=== What to work on ===
Render everything from the line containing "Order these objects" down to the end of the rows as a Markdown table with the columns Line and Text. Number each line, and leave out blank ones.

=== Source data ===
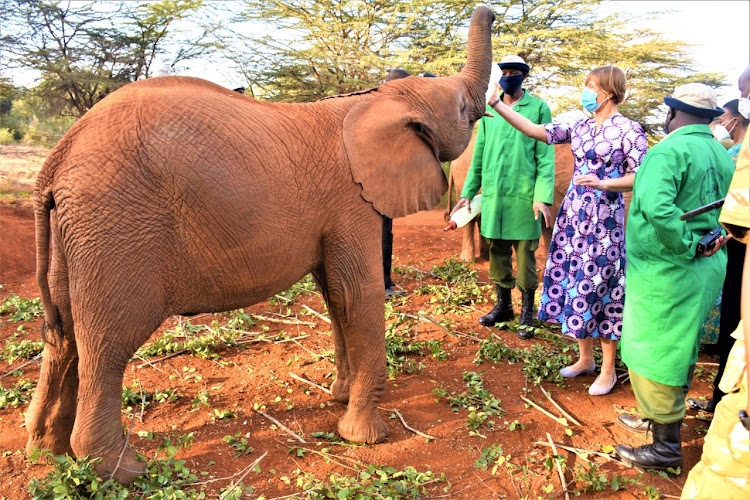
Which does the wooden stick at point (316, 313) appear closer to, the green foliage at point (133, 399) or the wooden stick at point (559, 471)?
the green foliage at point (133, 399)

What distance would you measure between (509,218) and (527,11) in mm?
14474

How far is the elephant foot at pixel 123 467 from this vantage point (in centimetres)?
279

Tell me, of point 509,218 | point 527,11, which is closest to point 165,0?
point 527,11

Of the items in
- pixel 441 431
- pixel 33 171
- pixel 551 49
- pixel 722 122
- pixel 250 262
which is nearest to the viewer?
pixel 250 262

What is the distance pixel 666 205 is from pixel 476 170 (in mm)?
2651

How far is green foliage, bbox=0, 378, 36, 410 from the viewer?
3.76 m

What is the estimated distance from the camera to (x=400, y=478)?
3.14 metres

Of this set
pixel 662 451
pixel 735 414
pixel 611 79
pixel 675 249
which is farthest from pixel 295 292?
pixel 735 414

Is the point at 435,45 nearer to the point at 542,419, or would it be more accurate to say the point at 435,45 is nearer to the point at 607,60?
the point at 607,60

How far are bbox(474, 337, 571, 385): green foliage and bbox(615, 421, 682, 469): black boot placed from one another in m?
1.12

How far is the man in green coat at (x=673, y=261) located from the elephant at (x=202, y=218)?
4.26 feet

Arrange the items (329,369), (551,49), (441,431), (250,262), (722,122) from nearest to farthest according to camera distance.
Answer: (250,262) → (441,431) → (329,369) → (722,122) → (551,49)

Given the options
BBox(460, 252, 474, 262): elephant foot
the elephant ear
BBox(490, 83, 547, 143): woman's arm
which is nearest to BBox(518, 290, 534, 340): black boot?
BBox(490, 83, 547, 143): woman's arm

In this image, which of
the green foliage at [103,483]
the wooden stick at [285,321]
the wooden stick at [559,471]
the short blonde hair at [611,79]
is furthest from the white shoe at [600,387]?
the green foliage at [103,483]
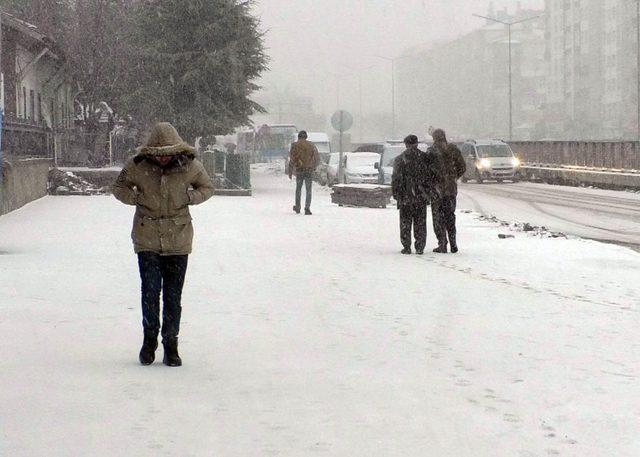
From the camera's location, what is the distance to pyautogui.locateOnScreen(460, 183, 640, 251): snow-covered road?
21283mm

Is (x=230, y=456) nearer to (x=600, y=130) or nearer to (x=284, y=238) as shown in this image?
(x=284, y=238)

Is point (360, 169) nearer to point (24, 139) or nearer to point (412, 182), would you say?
point (24, 139)

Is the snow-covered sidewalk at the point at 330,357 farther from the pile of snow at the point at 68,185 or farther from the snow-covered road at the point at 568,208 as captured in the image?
the pile of snow at the point at 68,185

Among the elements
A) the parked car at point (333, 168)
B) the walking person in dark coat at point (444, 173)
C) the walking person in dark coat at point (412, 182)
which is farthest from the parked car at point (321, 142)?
the walking person in dark coat at point (412, 182)

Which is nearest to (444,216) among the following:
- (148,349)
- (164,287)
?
(164,287)

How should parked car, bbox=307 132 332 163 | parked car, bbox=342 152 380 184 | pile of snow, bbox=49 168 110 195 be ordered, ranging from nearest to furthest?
pile of snow, bbox=49 168 110 195
parked car, bbox=342 152 380 184
parked car, bbox=307 132 332 163

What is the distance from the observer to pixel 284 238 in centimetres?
1836

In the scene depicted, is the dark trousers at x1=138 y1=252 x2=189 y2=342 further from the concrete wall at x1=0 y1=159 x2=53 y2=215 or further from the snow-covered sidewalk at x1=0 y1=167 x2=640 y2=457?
the concrete wall at x1=0 y1=159 x2=53 y2=215

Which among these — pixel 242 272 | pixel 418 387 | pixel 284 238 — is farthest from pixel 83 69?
pixel 418 387

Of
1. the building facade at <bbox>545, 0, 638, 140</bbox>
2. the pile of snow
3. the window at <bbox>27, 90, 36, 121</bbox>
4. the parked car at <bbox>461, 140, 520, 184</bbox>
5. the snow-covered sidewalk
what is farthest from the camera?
the building facade at <bbox>545, 0, 638, 140</bbox>

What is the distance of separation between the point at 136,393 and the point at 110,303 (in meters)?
4.03

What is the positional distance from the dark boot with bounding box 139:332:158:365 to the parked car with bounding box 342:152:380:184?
98.6 ft

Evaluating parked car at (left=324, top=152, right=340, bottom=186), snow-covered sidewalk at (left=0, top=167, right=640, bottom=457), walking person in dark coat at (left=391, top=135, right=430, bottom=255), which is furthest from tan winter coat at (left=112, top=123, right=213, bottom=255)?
parked car at (left=324, top=152, right=340, bottom=186)

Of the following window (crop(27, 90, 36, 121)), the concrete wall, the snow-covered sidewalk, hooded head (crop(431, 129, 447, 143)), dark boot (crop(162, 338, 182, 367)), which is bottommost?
the snow-covered sidewalk
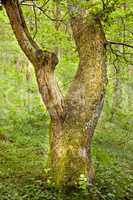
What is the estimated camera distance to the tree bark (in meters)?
7.74

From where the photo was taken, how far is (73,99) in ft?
26.1

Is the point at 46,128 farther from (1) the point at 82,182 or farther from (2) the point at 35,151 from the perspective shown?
(1) the point at 82,182

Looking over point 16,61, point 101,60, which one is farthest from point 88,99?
point 16,61

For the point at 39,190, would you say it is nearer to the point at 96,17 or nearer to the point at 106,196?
the point at 106,196

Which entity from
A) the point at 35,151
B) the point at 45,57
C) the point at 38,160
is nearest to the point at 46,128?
the point at 35,151

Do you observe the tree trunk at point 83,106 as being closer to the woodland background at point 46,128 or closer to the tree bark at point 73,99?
the tree bark at point 73,99

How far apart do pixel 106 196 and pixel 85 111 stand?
1789 mm

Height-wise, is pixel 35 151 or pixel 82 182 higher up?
pixel 82 182

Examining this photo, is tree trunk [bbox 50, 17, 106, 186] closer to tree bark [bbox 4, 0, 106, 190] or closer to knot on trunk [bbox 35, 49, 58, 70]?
tree bark [bbox 4, 0, 106, 190]

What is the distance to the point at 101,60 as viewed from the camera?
8.12 meters

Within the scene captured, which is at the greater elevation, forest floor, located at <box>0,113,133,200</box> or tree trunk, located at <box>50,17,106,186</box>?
tree trunk, located at <box>50,17,106,186</box>

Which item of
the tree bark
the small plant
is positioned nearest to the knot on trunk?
the tree bark

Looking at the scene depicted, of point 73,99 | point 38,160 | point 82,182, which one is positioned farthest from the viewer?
point 38,160

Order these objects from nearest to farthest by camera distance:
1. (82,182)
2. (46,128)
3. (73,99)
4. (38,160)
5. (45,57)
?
(82,182) < (45,57) < (73,99) < (38,160) < (46,128)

=== Written answer ===
| Line | Text |
|---|---|
| 1 | Order these objects from nearest to farthest by camera distance: |
| 2 | 1. (82,182) |
| 3 | 2. (46,128) |
| 4 | 3. (73,99) |
| 5 | 4. (38,160) |
| 6 | 5. (45,57) |
| 7 | ? |
| 8 | (82,182) < (45,57) < (73,99) < (38,160) < (46,128) |